Trecho do documento:
>>>
A respeito de São Rafael, o que poderíamos pensar? Os senhores imaginem o seguinte: eu não me lembro mais qual foi a santa que teve uma revelação em que viu o seu próprio Anjo da Guarda. Era um ser de uma natureza tão elevada, tão nobre e tão excelsa que ela se ajoelhou diante dele pensando que fosse o próprio Deus. E ele teve que lhe explicar que era um Anjo da Guarda. E é sabido que os Anjos da Guarda são da hierarquia menos elevada que existe no Céu. Em comparação com isso, o que podemos imaginar de um Anjo que seja como São Rafael, das mais altas hierarquias? Evidentemente, é algo para nós inimaginável.
<<<
Dados disponíveis:
>>>
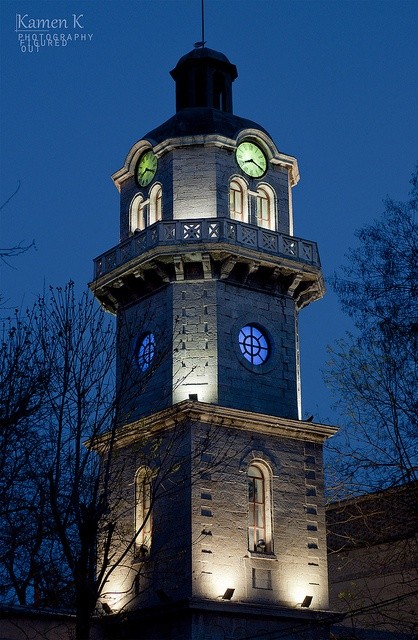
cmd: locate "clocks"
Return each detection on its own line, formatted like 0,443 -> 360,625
134,148 -> 158,188
235,141 -> 268,179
<<<
Detalhes da tarefa:
Dê continuidade ao trecho sobre São Rafael, começando logo depois da última frase apresentada.

Resposta escrita:
Mas para não ficarmos na concepção de um puro espírito, para darmos a isso uma nota um pouco antropomórfica que nos faça degustar melhor essa imagem, poderíamos imaginar, por exemplo, São Rafael tratando com Nossa Senhora e dirigindo-se a Ela no Céu, pensando em São Luís, Rei de França falando com sua mãe, Branca de Castela

  

Branca de Castela, mãe de São Luis IX, conversando com seu filho (igreja de Ivry, França) 

É sabido que ele era um homem de alto porte, de grande beleza, muito imponente, de maneira tal que ele ao mesmo tempo atraía, incutia respeito profundo e suscitava um grande amor. Ele tinha o todo de um guerreiro, era terrível na hora do combate, e era o Rei mais pomposo e mais decoroso de seu tempo. Podemos imaginar este rei – no qual transluziam todas as glórias da santidade, que era um filho muito extremoso – nos esplendores da corte da França, se dirigindo a Branca de Castela e lhe dirigindo a palavra... Quanta distinção, quanto respeito, quanta elevação, quanta sublimidade nessa cena!

 

São Luis IX (igreja Notre Dame, Beaune, França)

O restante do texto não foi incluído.